● Job 1: Output the records as a JSON list of strings, one string per line and blank lines omitted, starting at the line containing "At what distance from the capture" and running through the last line of the records, both included.

── Page text

= Socialist calculation debate =

Discourse on the applicability of central planning without capital markets

The socialist calculation debate, sometimes known as the economic calculation debate, is a discourse on the subject of how a socialist economy would perform economic calculation given the absence of the law of value, money, financial prices for capital goods and private ownership of the means of production. More specifically, the debate is centered on the application of economic planning for the allocation of the means of production as a substitute for capital markets and whether or not such an arrangement would be superior to capitalism in terms of efficiency and productivity.

The historical debate was cast between the Austrian School represented by Ludwig von Mises and Friedrich Hayek, who argued against the feasibility of socialism; and between neoclassical and Marxian economists, most notably Cläre Tisch (as a forerunner), Oskar R. Lange, Abba P. Lerner, Fred M. Taylor, Henry Douglas Dickinson and Maurice Dobb, who took the position that socialism was both feasible and superior to capitalism. A central aspect of the debate concerned the role and scope of the law of value in a socialist economy. Although contributions to the question of economic coordination and calculation under socialism existed within the socialist movement prior to the 20th century, the phrase socialist calculation debate emerged in the 1920s beginning with Mises' critique of socialism.

While the debate is popularly viewed as a debate between proponents of capitalism and proponents of socialism, in reality a significant portion of the debate is between socialists who held differing views regarding the utilization of markets and money in a socialist system and to what degree the law of value would continue to operate in a hypothetical socialist economy. Socialists generally hold one of three major positions regarding the unit of calculation, including the view that money would continue to be the unit of calculation under socialism; that labor time would be a unit of calculation; or that socialism would be based on calculation in natura or calculation performed in-kind.

Debate among socialists has existed since the emergence of the broader socialist movement between those advocating market socialism, centrally planned economies and decentralized planning. Recent contributions to the debate in the late 20th century and early 21st century involve proposals for market socialism and the use of information technology and distributed networking as a basis for decentralized economic planning.

== Foundations and early contributions ==
Karl Marx and Friedrich Engels held a broad characterization of socialism, characterized by some form of public or common ownership of the means of production and workers' self-management within economic enterprises and where production of economic value for profit would be replaced by an ex ante production directly for use which implied some form of economic planning and planned growth in place of the dynamic of capital accumulation and therefore the substitution of commodity-based production and market-based allocation of the factors of production with conscious planning.

Although Marx and Engels never elaborated on the specific institutions that would exist in socialism or on processes for conducting planning in a socialist system, their broad characterizations laid the foundation for the general conception of socialism as an economic system devoid of the law of value and law of accumulation and principally where the category of value was replaced by calculation in terms of natural or physical units so that resource allocation, production and distribution would be considered technical affairs to be undertaken by engineers and technical specialists.

────
── Dataset rows

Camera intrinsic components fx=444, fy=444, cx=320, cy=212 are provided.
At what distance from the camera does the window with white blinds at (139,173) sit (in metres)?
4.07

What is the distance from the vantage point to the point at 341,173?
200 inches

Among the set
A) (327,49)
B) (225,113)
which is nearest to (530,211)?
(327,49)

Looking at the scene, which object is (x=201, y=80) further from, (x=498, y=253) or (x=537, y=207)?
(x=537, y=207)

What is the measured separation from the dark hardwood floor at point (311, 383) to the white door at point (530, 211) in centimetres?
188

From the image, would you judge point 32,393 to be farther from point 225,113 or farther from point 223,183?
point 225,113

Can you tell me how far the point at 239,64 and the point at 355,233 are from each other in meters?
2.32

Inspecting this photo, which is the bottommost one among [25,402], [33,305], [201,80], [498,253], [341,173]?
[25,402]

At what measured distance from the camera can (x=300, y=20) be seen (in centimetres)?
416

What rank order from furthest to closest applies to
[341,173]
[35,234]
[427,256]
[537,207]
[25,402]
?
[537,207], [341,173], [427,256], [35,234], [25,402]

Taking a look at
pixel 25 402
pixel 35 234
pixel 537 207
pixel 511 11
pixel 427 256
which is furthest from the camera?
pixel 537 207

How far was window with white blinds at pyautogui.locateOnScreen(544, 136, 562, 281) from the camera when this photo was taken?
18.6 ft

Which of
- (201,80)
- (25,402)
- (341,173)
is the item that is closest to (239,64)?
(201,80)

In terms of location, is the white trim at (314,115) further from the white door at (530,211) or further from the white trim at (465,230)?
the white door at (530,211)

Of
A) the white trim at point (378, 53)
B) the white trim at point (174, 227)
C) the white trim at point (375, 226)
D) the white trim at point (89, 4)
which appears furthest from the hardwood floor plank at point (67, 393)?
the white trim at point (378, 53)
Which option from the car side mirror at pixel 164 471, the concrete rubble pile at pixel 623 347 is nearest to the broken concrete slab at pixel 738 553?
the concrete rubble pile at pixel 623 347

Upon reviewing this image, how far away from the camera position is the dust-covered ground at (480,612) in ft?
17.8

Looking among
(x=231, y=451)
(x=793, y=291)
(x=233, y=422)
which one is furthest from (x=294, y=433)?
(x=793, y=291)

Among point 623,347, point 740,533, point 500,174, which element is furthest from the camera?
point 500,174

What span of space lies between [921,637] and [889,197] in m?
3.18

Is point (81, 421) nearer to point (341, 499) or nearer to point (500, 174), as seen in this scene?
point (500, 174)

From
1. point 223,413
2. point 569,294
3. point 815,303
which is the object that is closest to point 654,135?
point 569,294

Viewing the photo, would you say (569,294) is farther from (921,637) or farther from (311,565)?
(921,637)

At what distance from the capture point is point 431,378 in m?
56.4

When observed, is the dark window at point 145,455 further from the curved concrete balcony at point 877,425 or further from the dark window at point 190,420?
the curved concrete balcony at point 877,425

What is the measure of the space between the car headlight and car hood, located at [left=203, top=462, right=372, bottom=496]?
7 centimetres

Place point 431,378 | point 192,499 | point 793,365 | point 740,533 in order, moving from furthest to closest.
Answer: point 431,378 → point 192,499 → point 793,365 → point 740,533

────

● Job 2: Write the next part of the socialist calculation debate text above, picking up right after its final sentence.

● Exercise response 1:
[
  "At what distance from the capture point is point 431,378 in m?",
  "56.4",
  "When observed, is the dark window at point 145,455 further from the curved concrete balcony at point 877,425 or further from the dark window at point 190,420?",
  "the curved concrete balcony at point 877,425",
  "What is the measure of the space between the car headlight and car hood, located at [left=203, top=462, right=372, bottom=496]?",
  "7 centimetres",
  "Place point 431,378 | point 192,499 | point 793,365 | point 740,533 in order, moving from furthest to closest.",
  "Answer: point 431,378 → point 192,499 → point 793,365 → point 740,533"
]

● Exercise response 2:
An alternative view of socialism prefiguring the neoclassical models of market socialism consisted of conceptions of market socialism based on classical economic theory and Ricardian socialism, where markets were utilized to allocate capital goods among worker-owned cooperatives in a free-market economy. The key characteristics of this system involved direct worker ownership of the means of production through producer and consumer cooperatives and the achievement of genuinely free markets by removing the distorting effects of private property, inequality arising from private appropriation of profits and interest to a rentier class, regulatory capture, and economic exploitation. This view was expounded by mutualism and was severely criticized by Marxists for failing to address the fundamental issues of capitalism involving instability arising from the operation of the law of value, crises caused by overaccumulation of capital and lack of conscious control over the surplus product. This perspective played little to no role during the socialist calculation debate in the early 20th century.

Early arguments against the utilization of central economic planning for a socialist economy were brought up by proponents of decentralized economic planning or market socialism, including Pierre-Joseph Proudhon, Peter Kropotkin and Leon Trotsky. In general, it was argued that centralized forms of economic planning that excluded participation by the workers involved in the industries would not be sufficient at capturing adequate amounts of information to coordinate an economy effectively while also undermining socialism and the concept of workers' self-management and democratic decision-making central to socialism. However, no detailed outlines for decentralized economic planning were proposed by these thinkers at this time. Socialist market abolitionists in favour of decentralized planning also argue that whilst advocates of capitalism and the Austrian School in particular recognize equilibrium prices do not exist, they nonetheless claim that these prices can be used as a rational basis when this is not the case, hence markets are not efficient. Other market abolitionist socialists such as Robin Cox of the Socialist Party of Great Britain argue that decentralized planning allows for a spontaneously self-regulating system of stock control (relying solely on calculation in kind) to come about and that in turn decisively overcomes the objections raised by the economic calculation argument that any large scale economy must necessarily resort to a system of market prices.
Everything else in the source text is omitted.